(Spatial question records)
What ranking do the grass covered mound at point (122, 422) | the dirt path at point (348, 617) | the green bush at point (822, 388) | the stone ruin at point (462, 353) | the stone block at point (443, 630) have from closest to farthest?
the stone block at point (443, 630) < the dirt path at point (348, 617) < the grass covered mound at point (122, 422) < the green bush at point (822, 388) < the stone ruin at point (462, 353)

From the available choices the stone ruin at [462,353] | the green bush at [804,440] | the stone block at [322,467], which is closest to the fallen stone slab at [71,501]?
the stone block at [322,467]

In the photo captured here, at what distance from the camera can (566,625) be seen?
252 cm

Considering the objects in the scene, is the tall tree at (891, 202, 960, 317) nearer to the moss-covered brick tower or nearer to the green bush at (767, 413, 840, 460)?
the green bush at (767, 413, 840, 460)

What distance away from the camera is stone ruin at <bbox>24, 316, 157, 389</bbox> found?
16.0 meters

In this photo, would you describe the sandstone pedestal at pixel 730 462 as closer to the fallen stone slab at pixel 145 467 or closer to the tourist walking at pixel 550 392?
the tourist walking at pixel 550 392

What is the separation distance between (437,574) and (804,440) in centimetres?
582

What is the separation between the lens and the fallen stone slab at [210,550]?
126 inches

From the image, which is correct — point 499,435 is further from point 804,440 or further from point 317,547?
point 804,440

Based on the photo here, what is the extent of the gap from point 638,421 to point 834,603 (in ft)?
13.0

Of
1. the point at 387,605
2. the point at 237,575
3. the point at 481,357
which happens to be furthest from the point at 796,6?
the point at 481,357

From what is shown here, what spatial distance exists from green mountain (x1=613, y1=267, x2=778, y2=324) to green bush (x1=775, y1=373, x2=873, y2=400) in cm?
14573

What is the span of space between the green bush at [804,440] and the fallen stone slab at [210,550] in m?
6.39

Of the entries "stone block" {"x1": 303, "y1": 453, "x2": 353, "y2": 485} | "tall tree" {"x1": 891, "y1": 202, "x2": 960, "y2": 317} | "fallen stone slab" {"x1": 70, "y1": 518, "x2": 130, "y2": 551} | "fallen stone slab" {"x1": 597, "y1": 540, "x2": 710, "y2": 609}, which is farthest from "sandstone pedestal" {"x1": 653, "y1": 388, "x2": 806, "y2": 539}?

Required work: Extract the listing in its entirety and repeat it exactly.

Task solution:
What ranking do the grass covered mound at point (122, 422) | the dirt path at point (348, 617) | the green bush at point (822, 388) | the stone ruin at point (462, 353) | the stone block at point (443, 630) have from closest to farthest?
the stone block at point (443, 630) < the dirt path at point (348, 617) < the grass covered mound at point (122, 422) < the green bush at point (822, 388) < the stone ruin at point (462, 353)

From the available choices the stone ruin at [462,353] | the green bush at [804,440] | the stone block at [322,467], which is closest to the fallen stone slab at [71,501]?
the stone block at [322,467]

In the photo captured here, at what distance from the camera can (566,625) be seen?
252 cm

Considering the objects in the scene, is the tall tree at (891, 202, 960, 317) nearer to the moss-covered brick tower or nearer to the green bush at (767, 413, 840, 460)?
the green bush at (767, 413, 840, 460)

What distance away from the camera is stone ruin at <bbox>24, 316, 157, 389</bbox> found?
16.0 meters

In this photo, would you describe the sandstone pedestal at pixel 730 462 as closer to the fallen stone slab at pixel 145 467 or closer to the tourist walking at pixel 550 392?
the tourist walking at pixel 550 392

What is the separation distance between (437,574) and (804,440) in centimetres?
582

What is the separation between the lens and the fallen stone slab at [210,550]?
126 inches

From the image, which is correct — point 499,435 is further from point 804,440 or further from point 317,547?
point 804,440

Based on the photo here, what is the extent of the gap from point 638,421 to point 834,603 (in ft)?
13.0

Of
1. the point at 387,605
2. the point at 237,575
3. the point at 481,357
which happens to be furthest from the point at 796,6?
the point at 481,357

From what is shown here, what spatial distance exists from green mountain (x1=613, y1=267, x2=778, y2=324) to green bush (x1=775, y1=373, x2=873, y2=400) in cm?
14573

What is the span of space between the green bush at [804,440] and the fallen stone slab at [210,550] in m?
6.39

Of the entries "stone block" {"x1": 303, "y1": 453, "x2": 353, "y2": 485} | "tall tree" {"x1": 891, "y1": 202, "x2": 960, "y2": 317} | "fallen stone slab" {"x1": 70, "y1": 518, "x2": 130, "y2": 551} | "fallen stone slab" {"x1": 597, "y1": 540, "x2": 710, "y2": 609}, which is farthest from "sandstone pedestal" {"x1": 653, "y1": 388, "x2": 806, "y2": 539}?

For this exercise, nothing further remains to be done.